### Try it
Counting from the line that holds "scientific name: Connochaetes", return each line exactly, through and including the last line of the entries.

++++

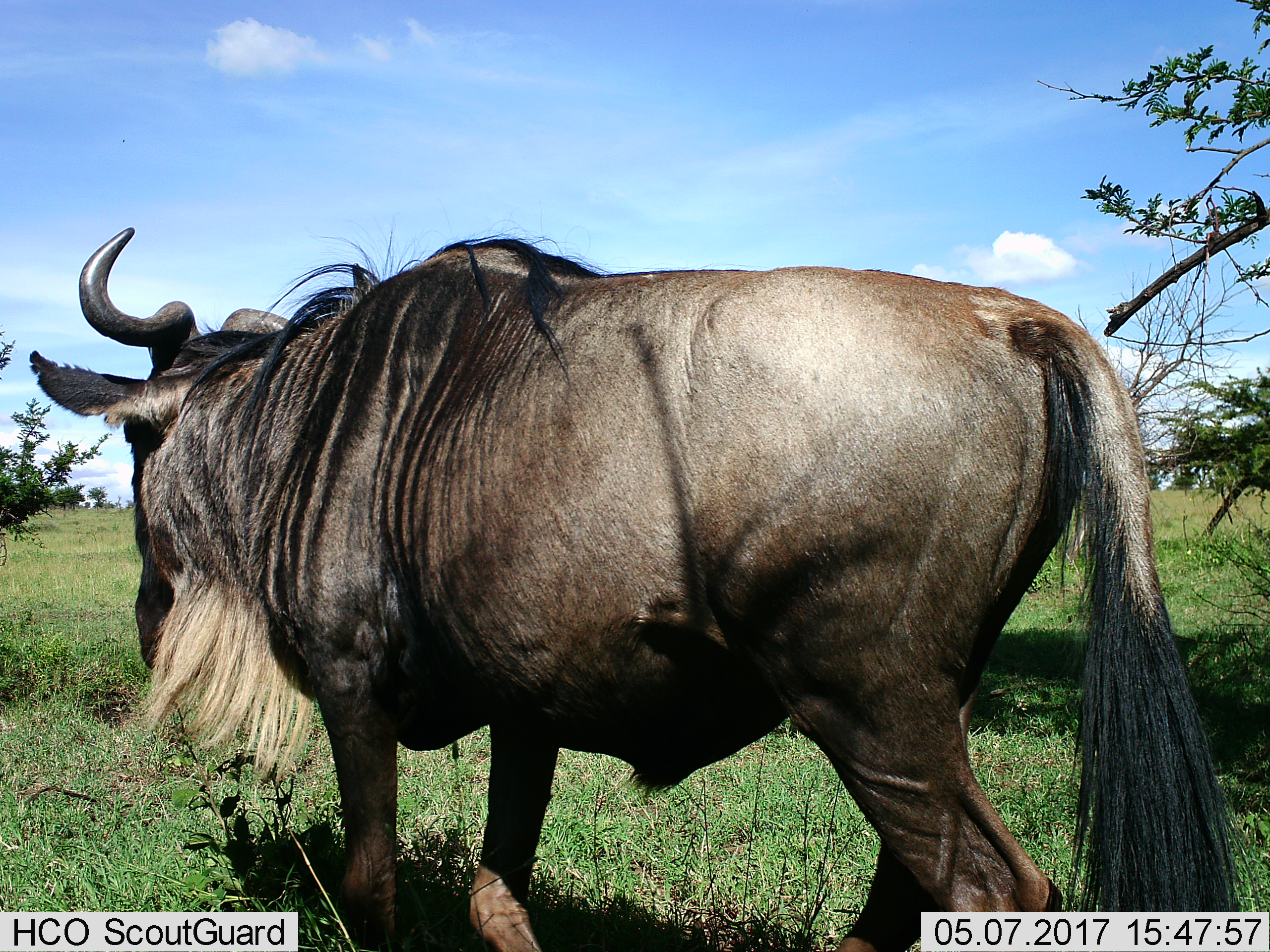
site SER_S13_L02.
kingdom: Animalia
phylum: Chordata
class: Mammalia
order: Artiodactyla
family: Bovidae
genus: Connochaetes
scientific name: Connochaetes taurinus taurinus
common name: blue wildebeest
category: wildebeestblue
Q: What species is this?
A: Wildebeestblue (blue wildebeest) (Connochaetes taurinus taurinus).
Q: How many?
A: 1.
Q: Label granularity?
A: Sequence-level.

++++

### Reply
scientific name: Connochaetes taurinus taurinus
common name: blue wildebeest
category: wildebeestblue
Q: What species is this?
A: Wildebeestblue (blue wildebeest) (Connochaetes taurinus taurinus).
Q: How many?
A: 1.
Q: Label granularity?
A: Sequence-level.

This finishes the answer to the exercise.